◆ The data
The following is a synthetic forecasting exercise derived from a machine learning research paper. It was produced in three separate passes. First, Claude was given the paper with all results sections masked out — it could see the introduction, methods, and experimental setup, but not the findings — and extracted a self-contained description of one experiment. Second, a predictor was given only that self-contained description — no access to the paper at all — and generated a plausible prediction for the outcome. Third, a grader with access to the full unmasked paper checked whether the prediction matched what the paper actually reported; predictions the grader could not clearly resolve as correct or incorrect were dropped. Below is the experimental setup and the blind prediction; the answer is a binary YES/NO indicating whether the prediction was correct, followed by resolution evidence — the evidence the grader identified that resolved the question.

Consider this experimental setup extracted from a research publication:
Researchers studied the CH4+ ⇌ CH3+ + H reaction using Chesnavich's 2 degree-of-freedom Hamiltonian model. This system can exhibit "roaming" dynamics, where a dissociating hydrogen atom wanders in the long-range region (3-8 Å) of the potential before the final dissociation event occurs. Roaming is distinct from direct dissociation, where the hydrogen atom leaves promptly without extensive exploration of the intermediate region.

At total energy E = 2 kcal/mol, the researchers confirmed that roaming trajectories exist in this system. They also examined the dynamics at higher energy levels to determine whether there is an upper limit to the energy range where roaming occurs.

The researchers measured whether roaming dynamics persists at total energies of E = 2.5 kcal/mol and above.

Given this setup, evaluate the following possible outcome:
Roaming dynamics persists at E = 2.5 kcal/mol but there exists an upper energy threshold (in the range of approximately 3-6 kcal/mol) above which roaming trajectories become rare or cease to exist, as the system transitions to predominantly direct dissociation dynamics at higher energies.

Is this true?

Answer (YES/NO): NO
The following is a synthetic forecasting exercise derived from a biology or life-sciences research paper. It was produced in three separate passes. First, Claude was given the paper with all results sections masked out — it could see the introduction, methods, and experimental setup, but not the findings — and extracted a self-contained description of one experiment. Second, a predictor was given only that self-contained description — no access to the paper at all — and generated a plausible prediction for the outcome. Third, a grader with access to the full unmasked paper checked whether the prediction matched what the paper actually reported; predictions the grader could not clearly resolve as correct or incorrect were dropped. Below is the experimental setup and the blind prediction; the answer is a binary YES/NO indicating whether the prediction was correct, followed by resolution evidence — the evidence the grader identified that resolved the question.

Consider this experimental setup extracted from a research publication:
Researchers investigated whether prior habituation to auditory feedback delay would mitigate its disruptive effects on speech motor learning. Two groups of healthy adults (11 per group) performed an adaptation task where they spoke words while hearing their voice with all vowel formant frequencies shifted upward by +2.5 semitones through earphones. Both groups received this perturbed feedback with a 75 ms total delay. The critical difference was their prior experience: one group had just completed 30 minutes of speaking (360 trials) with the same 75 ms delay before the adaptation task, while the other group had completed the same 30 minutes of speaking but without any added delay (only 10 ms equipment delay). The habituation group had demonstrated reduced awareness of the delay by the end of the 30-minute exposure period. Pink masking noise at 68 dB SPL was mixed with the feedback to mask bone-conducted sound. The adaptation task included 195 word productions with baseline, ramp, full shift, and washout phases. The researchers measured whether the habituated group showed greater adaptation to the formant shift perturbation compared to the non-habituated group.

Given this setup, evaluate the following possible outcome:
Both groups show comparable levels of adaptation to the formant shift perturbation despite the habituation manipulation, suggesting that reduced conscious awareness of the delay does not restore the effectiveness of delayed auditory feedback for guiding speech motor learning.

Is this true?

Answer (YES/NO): YES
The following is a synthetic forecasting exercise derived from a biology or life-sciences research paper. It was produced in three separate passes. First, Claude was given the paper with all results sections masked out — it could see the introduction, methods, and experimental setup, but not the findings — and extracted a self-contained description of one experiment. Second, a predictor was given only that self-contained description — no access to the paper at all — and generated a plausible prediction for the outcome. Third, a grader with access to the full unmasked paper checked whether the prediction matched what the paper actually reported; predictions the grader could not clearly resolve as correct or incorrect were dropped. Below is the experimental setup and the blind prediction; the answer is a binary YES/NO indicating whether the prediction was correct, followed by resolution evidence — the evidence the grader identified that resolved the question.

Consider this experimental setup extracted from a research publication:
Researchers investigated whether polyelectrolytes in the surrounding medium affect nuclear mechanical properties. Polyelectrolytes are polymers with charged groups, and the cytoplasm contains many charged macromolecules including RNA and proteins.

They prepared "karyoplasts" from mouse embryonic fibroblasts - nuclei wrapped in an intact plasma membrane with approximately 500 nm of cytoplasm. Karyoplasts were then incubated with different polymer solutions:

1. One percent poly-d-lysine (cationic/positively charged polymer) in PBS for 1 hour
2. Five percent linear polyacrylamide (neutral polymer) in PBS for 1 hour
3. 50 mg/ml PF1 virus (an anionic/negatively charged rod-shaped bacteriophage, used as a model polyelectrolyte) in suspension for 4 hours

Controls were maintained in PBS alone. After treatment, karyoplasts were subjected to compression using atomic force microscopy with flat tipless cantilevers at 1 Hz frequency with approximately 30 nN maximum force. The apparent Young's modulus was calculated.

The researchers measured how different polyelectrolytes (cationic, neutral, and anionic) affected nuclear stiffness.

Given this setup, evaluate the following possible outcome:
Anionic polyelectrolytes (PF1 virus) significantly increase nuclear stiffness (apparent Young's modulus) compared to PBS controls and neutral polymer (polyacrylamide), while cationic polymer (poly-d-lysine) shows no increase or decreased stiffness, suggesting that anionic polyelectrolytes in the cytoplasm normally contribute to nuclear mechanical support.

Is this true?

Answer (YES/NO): NO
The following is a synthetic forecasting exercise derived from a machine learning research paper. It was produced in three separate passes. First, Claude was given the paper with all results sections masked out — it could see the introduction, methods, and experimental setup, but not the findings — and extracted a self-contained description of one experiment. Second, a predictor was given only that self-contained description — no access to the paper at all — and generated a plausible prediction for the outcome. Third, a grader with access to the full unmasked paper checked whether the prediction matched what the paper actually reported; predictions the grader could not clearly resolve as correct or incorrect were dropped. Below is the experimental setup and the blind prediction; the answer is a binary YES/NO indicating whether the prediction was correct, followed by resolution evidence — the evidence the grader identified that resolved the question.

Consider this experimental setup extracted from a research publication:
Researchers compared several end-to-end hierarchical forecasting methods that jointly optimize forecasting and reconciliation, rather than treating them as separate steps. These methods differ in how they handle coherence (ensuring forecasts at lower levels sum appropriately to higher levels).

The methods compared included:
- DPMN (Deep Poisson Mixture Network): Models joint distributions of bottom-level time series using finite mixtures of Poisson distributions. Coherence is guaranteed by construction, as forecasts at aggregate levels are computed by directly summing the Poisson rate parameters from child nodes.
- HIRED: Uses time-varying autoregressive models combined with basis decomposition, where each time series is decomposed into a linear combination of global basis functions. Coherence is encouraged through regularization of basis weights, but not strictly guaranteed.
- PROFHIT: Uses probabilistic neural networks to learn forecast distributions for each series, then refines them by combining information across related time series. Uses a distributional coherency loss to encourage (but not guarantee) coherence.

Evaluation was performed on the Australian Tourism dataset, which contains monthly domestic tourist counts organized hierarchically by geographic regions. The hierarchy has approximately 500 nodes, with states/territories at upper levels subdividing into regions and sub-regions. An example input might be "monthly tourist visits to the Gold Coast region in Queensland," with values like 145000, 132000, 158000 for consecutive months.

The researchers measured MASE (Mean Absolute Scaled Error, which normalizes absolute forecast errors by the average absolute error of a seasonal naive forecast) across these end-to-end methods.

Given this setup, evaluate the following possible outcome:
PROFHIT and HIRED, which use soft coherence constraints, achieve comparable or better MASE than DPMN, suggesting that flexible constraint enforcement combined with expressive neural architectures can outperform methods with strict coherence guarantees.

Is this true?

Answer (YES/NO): NO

◆ Task
Each entry above is to be duplicated exactly, with nothing left out.

◆ Result for this task
The following is a synthetic forecasting exercise derived from a machine learning research paper. It was produced in three separate passes. First, Claude was given the paper with all results sections masked out — it could see the introduction, methods, and experimental setup, but not the findings — and extracted a self-contained description of one experiment. Second, a predictor was given only that self-contained description — no access to the paper at all — and generated a plausible prediction for the outcome. Third, a grader with access to the full unmasked paper checked whether the prediction matched what the paper actually reported; predictions the grader could not clearly resolve as correct or incorrect were dropped. Below is the experimental setup and the blind prediction; the answer is a binary YES/NO indicating whether the prediction was correct, followed by resolution evidence — the evidence the grader identified that resolved the question.

Consider this experimental setup extracted from a research publication:
Researchers studied the CH4+ ⇌ CH3+ + H reaction using Chesnavich's 2 degree-of-freedom Hamiltonian model. This system can exhibit "roaming" dynamics, where a dissociating hydrogen atom wanders in the long-range region (3-8 Å) of the potential before the final dissociation event occurs. Roaming is distinct from direct dissociation, where the hydrogen atom leaves promptly without extensive exploration of the intermediate region.

At total energy E = 2 kcal/mol, the researchers confirmed that roaming trajectories exist in this system. They also examined the dynamics at higher energy levels to determine whether there is an upper limit to the energy range where roaming occurs.

The researchers measured whether roaming dynamics persists at total energies of E = 2.5 kcal/mol and above.

Given this setup, evaluate the following possible outcome:
Roaming dynamics persists at E = 2.5 kcal/mol but there exists an upper energy threshold (in the range of approximately 3-6 kcal/mol) above which roaming trajectories become rare or cease to exist, as the system transitions to predominantly direct dissociation dynamics at higher energies.

Is this true?

Answer (YES/NO): NO
The following is a synthetic forecasting exercise derived from a biology or life-sciences research paper. It was produced in three separate passes. First, Claude was given the paper with all results sections masked out — it could see the introduction, methods, and experimental setup, but not the findings — and extracted a self-contained description of one experiment. Second, a predictor was given only that self-contained description — no access to the paper at all — and generated a plausible prediction for the outcome. Third, a grader with access to the full unmasked paper checked whether the prediction matched what the paper actually reported; predictions the grader could not clearly resolve as correct or incorrect were dropped. Below is the experimental setup and the blind prediction; the answer is a binary YES/NO indicating whether the prediction was correct, followed by resolution evidence — the evidence the grader identified that resolved the question.

Consider this experimental setup extracted from a research publication:
Researchers investigated whether prior habituation to auditory feedback delay would mitigate its disruptive effects on speech motor learning. Two groups of healthy adults (11 per group) performed an adaptation task where they spoke words while hearing their voice with all vowel formant frequencies shifted upward by +2.5 semitones through earphones. Both groups received this perturbed feedback with a 75 ms total delay. The critical difference was their prior experience: one group had just completed 30 minutes of speaking (360 trials) with the same 75 ms delay before the adaptation task, while the other group had completed the same 30 minutes of speaking but without any added delay (only 10 ms equipment delay). The habituation group had demonstrated reduced awareness of the delay by the end of the 30-minute exposure period. Pink masking noise at 68 dB SPL was mixed with the feedback to mask bone-conducted sound. The adaptation task included 195 word productions with baseline, ramp, full shift, and washout phases. The researchers measured whether the habituated group showed greater adaptation to the formant shift perturbation compared to the non-habituated group.

Given this setup, evaluate the following possible outcome:
Both groups show comparable levels of adaptation to the formant shift perturbation despite the habituation manipulation, suggesting that reduced conscious awareness of the delay does not restore the effectiveness of delayed auditory feedback for guiding speech motor learning.

Is this true?

Answer (YES/NO): YES
The following is a synthetic forecasting exercise derived from a biology or life-sciences research paper. It was produced in three separate passes. First, Claude was given the paper with all results sections masked out — it could see the introduction, methods, and experimental setup, but not the findings — and extracted a self-contained description of one experiment. Second, a predictor was given only that self-contained description — no access to the paper at all — and generated a plausible prediction for the outcome. Third, a grader with access to the full unmasked paper checked whether the prediction matched what the paper actually reported; predictions the grader could not clearly resolve as correct or incorrect were dropped. Below is the experimental setup and the blind prediction; the answer is a binary YES/NO indicating whether the prediction was correct, followed by resolution evidence — the evidence the grader identified that resolved the question.

Consider this experimental setup extracted from a research publication:
Researchers investigated whether polyelectrolytes in the surrounding medium affect nuclear mechanical properties. Polyelectrolytes are polymers with charged groups, and the cytoplasm contains many charged macromolecules including RNA and proteins.

They prepared "karyoplasts" from mouse embryonic fibroblasts - nuclei wrapped in an intact plasma membrane with approximately 500 nm of cytoplasm. Karyoplasts were then incubated with different polymer solutions:

1. One percent poly-d-lysine (cationic/positively charged polymer) in PBS for 1 hour
2. Five percent linear polyacrylamide (neutral polymer) in PBS for 1 hour
3. 50 mg/ml PF1 virus (an anionic/negatively charged rod-shaped bacteriophage, used as a model polyelectrolyte) in suspension for 4 hours

Controls were maintained in PBS alone. After treatment, karyoplasts were subjected to compression using atomic force microscopy with flat tipless cantilevers at 1 Hz frequency with approximately 30 nN maximum force. The apparent Young's modulus was calculated.

The researchers measured how different polyelectrolytes (cationic, neutral, and anionic) affected nuclear stiffness.

Given this setup, evaluate the following possible outcome:
Anionic polyelectrolytes (PF1 virus) significantly increase nuclear stiffness (apparent Young's modulus) compared to PBS controls and neutral polymer (polyacrylamide), while cationic polymer (poly-d-lysine) shows no increase or decreased stiffness, suggesting that anionic polyelectrolytes in the cytoplasm normally contribute to nuclear mechanical support.

Is this true?

Answer (YES/NO): NO
The following is a synthetic forecasting exercise derived from a machine learning research paper. It was produced in three separate passes. First, Claude was given the paper with all results sections masked out — it could see the introduction, methods, and experimental setup, but not the findings — and extracted a self-contained description of one experiment. Second, a predictor was given only that self-contained description — no access to the paper at all — and generated a plausible prediction for the outcome. Third, a grader with access to the full unmasked paper checked whether the prediction matched what the paper actually reported; predictions the grader could not clearly resolve as correct or incorrect were dropped. Below is the experimental setup and the blind prediction; the answer is a binary YES/NO indicating whether the prediction was correct, followed by resolution evidence — the evidence the grader identified that resolved the question.

Consider this experimental setup extracted from a research publication:
Researchers compared several end-to-end hierarchical forecasting methods that jointly optimize forecasting and reconciliation, rather than treating them as separate steps. These methods differ in how they handle coherence (ensuring forecasts at lower levels sum appropriately to higher levels).

The methods compared included:
- DPMN (Deep Poisson Mixture Network): Models joint distributions of bottom-level time series using finite mixtures of Poisson distributions. Coherence is guaranteed by construction, as forecasts at aggregate levels are computed by directly summing the Poisson rate parameters from child nodes.
- HIRED: Uses time-varying autoregressive models combined with basis decomposition, where each time series is decomposed into a linear combination of global basis functions. Coherence is encouraged through regularization of basis weights, but not strictly guaranteed.
- PROFHIT: Uses probabilistic neural networks to learn forecast distributions for each series, then refines them by combining information across related time series. Uses a distributional coherency loss to encourage (but not guarantee) coherence.

Evaluation was performed on the Australian Tourism dataset, which contains monthly domestic tourist counts organized hierarchically by geographic regions. The hierarchy has approximately 500 nodes, with states/territories at upper levels subdividing into regions and sub-regions. An example input might be "monthly tourist visits to the Gold Coast region in Queensland," with values like 145000, 132000, 158000 for consecutive months.

The researchers measured MASE (Mean Absolute Scaled Error, which normalizes absolute forecast errors by the average absolute error of a seasonal naive forecast) across these end-to-end methods.

Given this setup, evaluate the following possible outcome:
PROFHIT and HIRED, which use soft coherence constraints, achieve comparable or better MASE than DPMN, suggesting that flexible constraint enforcement combined with expressive neural architectures can outperform methods with strict coherence guarantees.

Is this true?

Answer (YES/NO): NO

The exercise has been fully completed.